Superintendent Nikolai Vitti made clear soon after he took the helm of the district in 2017 that he believed the district’s resources should be channeled toward its own students, not toward charter schools.

He reiterated that position last year when the district severed its ties with a three-school network of charter schools, forcing it to scramble to find new buildings and a new charter. Parents were forced to choose between an extraordinarily long commute to the new site and making an unwanted switch to another school. Enrollment was cut in half.

Supporters of the move pointed out at the time that those schools had been district schools until they were spun off by state-appointed emergency managers. In a city with lots of school options and few quality schools, they argued, some consolidation is necessary.

Most charters in Detroit are overseen by Michigan’s public universities, but 10 schools are supervised by the Detroit district.

A handful of those schools also rent their school buildings from the district, putting them in a particularly vulnerable position should the district decide that it would rather not support charter schools — its chief competitors for students and state funding.

In a statement about those schools, Chrystal Wilson, a spokeswoman for the district, said the the charter schools could eventually be replaced with district schools.

“Now that we have the leadership to rebuild the district, we need to review and maximize our property assets.
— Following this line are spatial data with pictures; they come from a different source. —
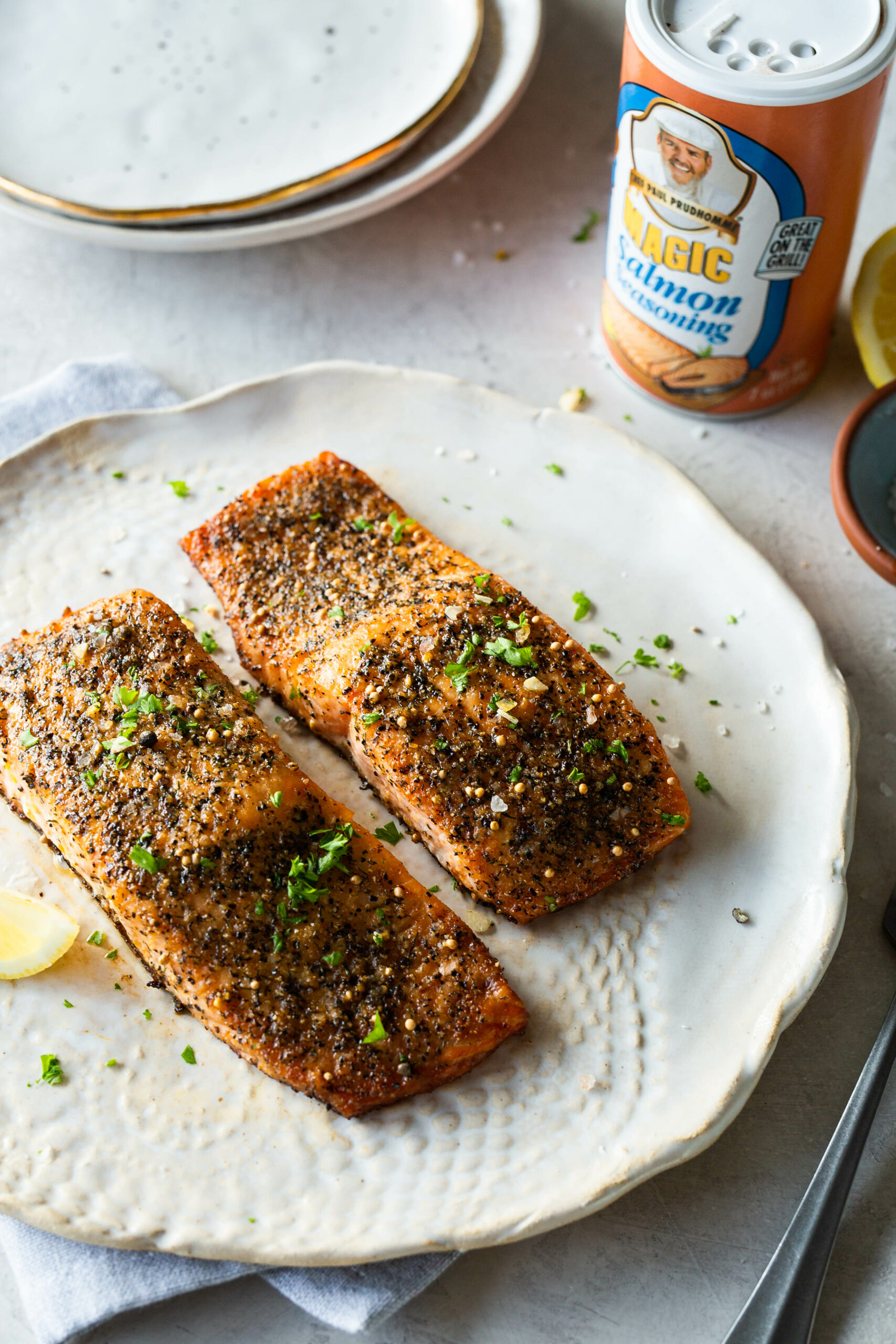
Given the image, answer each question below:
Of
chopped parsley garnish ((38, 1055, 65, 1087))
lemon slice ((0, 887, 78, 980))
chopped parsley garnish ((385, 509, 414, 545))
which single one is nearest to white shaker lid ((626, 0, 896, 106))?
chopped parsley garnish ((385, 509, 414, 545))

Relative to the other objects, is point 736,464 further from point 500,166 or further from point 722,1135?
point 722,1135

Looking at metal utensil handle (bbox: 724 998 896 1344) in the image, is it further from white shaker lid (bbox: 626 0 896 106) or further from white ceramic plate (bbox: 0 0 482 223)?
white ceramic plate (bbox: 0 0 482 223)

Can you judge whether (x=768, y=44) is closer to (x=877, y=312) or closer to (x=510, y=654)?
(x=877, y=312)

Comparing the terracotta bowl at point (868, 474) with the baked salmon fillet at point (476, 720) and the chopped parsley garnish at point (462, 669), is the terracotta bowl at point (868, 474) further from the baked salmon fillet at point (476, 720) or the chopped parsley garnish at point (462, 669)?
the chopped parsley garnish at point (462, 669)

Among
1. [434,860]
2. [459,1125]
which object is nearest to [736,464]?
[434,860]

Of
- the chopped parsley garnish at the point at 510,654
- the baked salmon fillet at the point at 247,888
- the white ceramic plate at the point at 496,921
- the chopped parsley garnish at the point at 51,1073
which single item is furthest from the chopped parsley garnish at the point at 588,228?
the chopped parsley garnish at the point at 51,1073
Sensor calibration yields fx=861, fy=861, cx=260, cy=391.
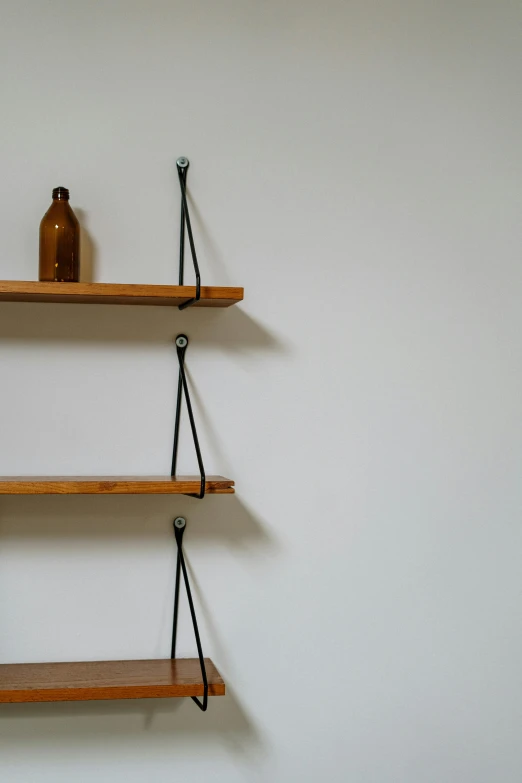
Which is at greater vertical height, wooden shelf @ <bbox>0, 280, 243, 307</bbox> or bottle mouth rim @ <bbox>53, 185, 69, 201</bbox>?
bottle mouth rim @ <bbox>53, 185, 69, 201</bbox>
This means possibly re-using currently leased schools for new DPSCD schools, replacing older buildings with high repair costs, or adding a school in an area where facility usage and class sizes are high where another traditional public school does not exist. We understand and accept if district charters are leaving for other authorizers.”

No matter the district’s plans, Conran said the Global Educational Excellence schools would continue trying to serve students.

But he asked for transparency from the district and time to plan.

“I’m just simply waiting to hear from DPS any decisions they anticipate making in as timely a manner as we need to make sure we can continue to support these students and their families,” he said.